Re: [sa-list] Re: Advice on MTA blacklist

On Wed, 10 Oct 2007, David B Funk wrote:

> On Tue, 9 Oct 2007, Jo Rhett wrote:
>
>> On Oct 9, 2007, at 4:22 PM, Chris Edwards wrote:
>>> Your server then enforces encryption and SMTP-AUTH, and the SSL will
>>> (hopefully) defeat any man-in-the-middle attacks by trans-proxies.
>>
>> That's exactly the problem I am reporting.  A lot of mail clients
>> don't enforce SSL connections, so man in the middle is silently
>> accepted.  Only T-bird can be configured to not work any other way,
>> TTBOMK.
>
> Jo you didn't read Chris's statement closely. A conscientious mail server
> administrator will configure the SERVER to -ONLY- accept encrypted
> connections for SMTP-AUTH transactions; the server should enforce
> the encryption requirements.
> Thus it does not matter what the client wants to do, the server should
> not let the client continue the SMTP-AUTH transaction until it has
> completed the STARTTLS operation (or in the case of SMTPS, it's
> already encrypted).
>
> Back to Skip's question, possibly the easiest way to solve his
> problem would be to run two SMTP servers, one on port 25 with full
> spam/AV scanning for regular mail traffic, one on ports 587 & 645 with
> SMTP-AUTH/TLS for his users' clients to submit messages, on that one
> have AV scanning and possibly limited spam scanning.

Assuming sendmail (and we don't make such assumptions), you can specify 
different options per-port, such that you don't need to run "two" mail 
servers.

REQUIRED WORK:
- 1) In the mailing-list message, render this sentence in Spanish: "A conscientious mail server administrator will configure the SERVER to -ONLY- accept encrypted connections for SMTP-AUTH transactions; the server should enforce the encryption requirements."
- 2) List every person named in the mailing-list message, giving each name in its fullest form there.

STORED ROWS:
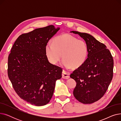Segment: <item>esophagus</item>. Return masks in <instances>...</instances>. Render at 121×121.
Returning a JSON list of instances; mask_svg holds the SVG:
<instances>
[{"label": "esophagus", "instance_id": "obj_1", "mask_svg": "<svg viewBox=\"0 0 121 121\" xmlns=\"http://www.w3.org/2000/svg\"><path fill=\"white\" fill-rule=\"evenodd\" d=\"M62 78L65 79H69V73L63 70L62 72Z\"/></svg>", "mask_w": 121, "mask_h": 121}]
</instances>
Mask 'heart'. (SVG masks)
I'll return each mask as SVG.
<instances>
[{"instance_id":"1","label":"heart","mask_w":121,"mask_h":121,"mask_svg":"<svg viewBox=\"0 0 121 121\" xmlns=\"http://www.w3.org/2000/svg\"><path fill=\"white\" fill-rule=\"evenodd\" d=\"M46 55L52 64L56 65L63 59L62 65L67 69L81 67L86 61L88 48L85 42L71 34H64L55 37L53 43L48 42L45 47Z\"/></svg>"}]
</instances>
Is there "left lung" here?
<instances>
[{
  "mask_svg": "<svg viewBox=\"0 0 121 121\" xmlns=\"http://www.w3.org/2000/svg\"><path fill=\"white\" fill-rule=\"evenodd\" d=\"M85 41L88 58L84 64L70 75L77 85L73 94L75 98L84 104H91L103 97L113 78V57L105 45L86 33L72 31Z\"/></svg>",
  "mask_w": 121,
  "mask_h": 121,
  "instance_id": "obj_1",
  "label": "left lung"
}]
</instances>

---

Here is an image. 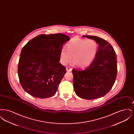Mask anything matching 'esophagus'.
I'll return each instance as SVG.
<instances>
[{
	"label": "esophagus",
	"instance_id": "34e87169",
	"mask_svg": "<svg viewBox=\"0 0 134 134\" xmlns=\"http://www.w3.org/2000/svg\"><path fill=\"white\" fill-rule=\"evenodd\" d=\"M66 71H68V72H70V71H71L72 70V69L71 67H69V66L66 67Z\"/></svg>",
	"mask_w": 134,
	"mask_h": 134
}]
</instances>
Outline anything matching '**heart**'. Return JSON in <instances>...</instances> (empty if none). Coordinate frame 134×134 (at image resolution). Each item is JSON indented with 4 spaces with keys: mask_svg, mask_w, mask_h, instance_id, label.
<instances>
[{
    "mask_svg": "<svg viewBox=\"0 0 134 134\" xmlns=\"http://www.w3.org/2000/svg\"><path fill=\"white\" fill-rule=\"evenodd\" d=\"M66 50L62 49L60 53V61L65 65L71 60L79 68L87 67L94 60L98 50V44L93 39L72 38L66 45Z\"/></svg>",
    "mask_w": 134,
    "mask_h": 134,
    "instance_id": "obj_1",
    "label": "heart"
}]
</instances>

==

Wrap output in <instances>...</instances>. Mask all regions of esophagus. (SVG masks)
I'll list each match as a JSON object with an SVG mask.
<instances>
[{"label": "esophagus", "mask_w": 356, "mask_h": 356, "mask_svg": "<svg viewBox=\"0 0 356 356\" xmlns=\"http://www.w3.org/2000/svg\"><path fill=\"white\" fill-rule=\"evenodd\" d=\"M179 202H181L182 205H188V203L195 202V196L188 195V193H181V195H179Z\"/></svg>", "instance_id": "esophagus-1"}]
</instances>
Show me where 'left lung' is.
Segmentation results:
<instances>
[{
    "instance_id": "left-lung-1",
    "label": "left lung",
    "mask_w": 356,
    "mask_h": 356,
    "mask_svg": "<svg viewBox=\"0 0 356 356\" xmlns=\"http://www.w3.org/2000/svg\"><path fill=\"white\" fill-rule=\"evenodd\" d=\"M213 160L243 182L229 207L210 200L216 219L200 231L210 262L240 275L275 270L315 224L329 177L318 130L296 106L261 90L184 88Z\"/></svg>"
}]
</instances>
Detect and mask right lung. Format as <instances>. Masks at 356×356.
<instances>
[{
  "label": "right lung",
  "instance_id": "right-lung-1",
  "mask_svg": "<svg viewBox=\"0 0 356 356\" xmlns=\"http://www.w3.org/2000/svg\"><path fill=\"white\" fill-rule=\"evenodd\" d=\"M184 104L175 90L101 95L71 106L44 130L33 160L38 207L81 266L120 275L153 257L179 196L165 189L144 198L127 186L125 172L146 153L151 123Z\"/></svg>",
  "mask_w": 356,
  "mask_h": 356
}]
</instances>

SOLUTION SET:
- 1) Un administrador de servidores de correo concienzudo configurará el SERVIDOR para que -SOLO- acepte conexiones cifradas en las transacciones SMTP-AUTH; el servidor debe imponer los requisitos de cifrado.

- 2)
- David B Funk
- Jo Rhett
- Chris Edwards
- Skip